Shipping Corporation of New Zealand
- Company type: Statutory Corporation (1974–1987) State-owned Enterprise (1987–1989)
- Industry: Transport
- Founded: 1974
- Key people: Sir John Ormond (Chairman 1974 – 1979) Sir Tom Skinner (Chairman 1979 – 1982)
- Products: Sea transport

= Shipping Corporation of New Zealand =

New Zealand shipping company

The Shipping Corporation of New Zealand was a New Zealand shipping company created by the Third Labour Government led by Norman Kirk in 1973.

== Background ==
Norman Kirk advocated for the creation of a New Zealand-owned shipping line as leader of the Opposition, which was Labour's policy at the 1969 and 1972 elections. Kirk argued that "the New Zealand farmer has always been at the mercy of the overseas shipping companies." Upon election to office following the 1972 general election, Kirk moved quickly to establish the shipping line, appointing former Meat Board chairman John Ormond as chairman and Federation of Labour President Tom Skinner as his deputy. The Shaw Savill Line offered two vessels, the Laurentic and the Zealandic, for the shipping line.

== Formation ==
The Shipping Corporation of New Zealand Act 1973 established the corporation as a statutory corporation, which began trading in 1974. The New Zealand Government owned a majority of shares, while the Shaw Savill Line had a 30% stake in the shipping line.

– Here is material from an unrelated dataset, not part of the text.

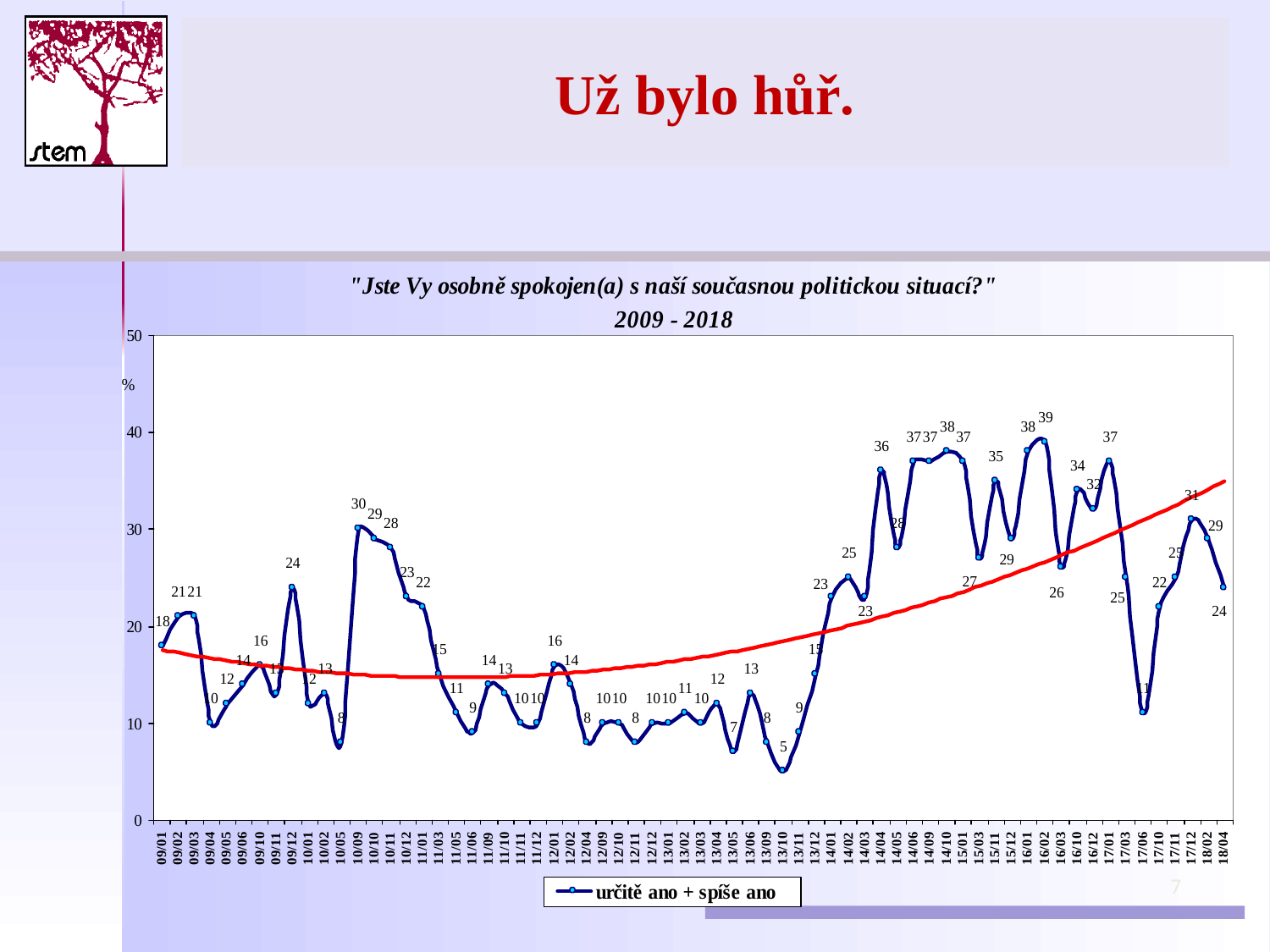
What is the value for 13/10? 5 Which is larger, the value for 09/12 or the value for 10/09? 10/09 How many series does the legend list? 1 Do the values rise or fall between 13/10 and 14/04? rise What is the legend entry for the plotted series? určitě ano + spíše ano Which point has the lowest value? 13/10 What kind of chart is shown on the slide? line chart What is the difference between the highest value (16/02) and the lowest value (13/10)? 34 What is the value for 14/04? 36 What is the value for 18/04? 24 Which point has the highest value? 16/02 What is the difference between the value for 18/04 and the value for 09/01? 6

The Shipping Corporation adopted a new trading name on 1 September 1985, New Zealand Line, to emphasis its international links.

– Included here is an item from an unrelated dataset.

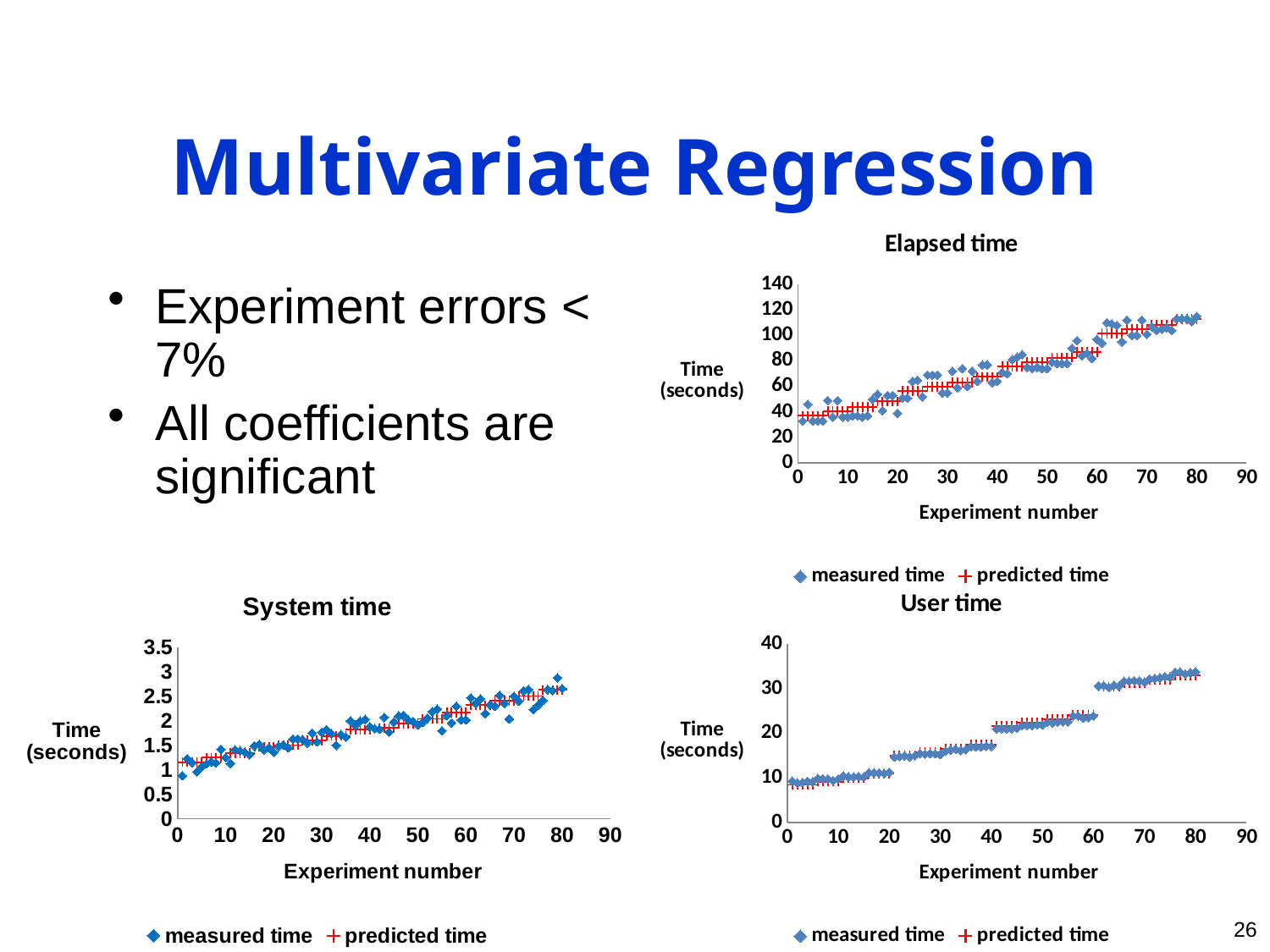
In the Elapsed time chart, is the measured time at experiment number 80 greater or less than 100? greater What are the two series named in the legend of the User time chart? measured time and predicted time What is the x-axis label of the Elapsed time chart? Experiment number What kind of chart is the Elapsed time chart? scatter chart In the User time chart, do the measured time values rise or fall as the experiment number increases? rise In the System time chart, is the measured time at experiment number 80 greater or less than 2? greater In the System time chart, do the values rise or fall as the experiment number increases? rise How many series does the legend of the System time chart list? 2 In the Elapsed time chart, do the predicted time values rise or fall along the x axis? rise In the User time chart, is the measured time at experiment number 80 greater or less than 30? greater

== State-owned enterprise ==
From 1 April 1987 the Shipping Corporation became the Shipping Corporation of New Zealand Limited, along with other government-owned departments and corporations, became a State-owned enterprise, and was required to make a profit.

== Privatisation ==
In the 1987 budget, it was announced that the New Zealand Line would be sold.
The New Zealand Line was privatised in March 1989, being sold to P&O for $33.5 million.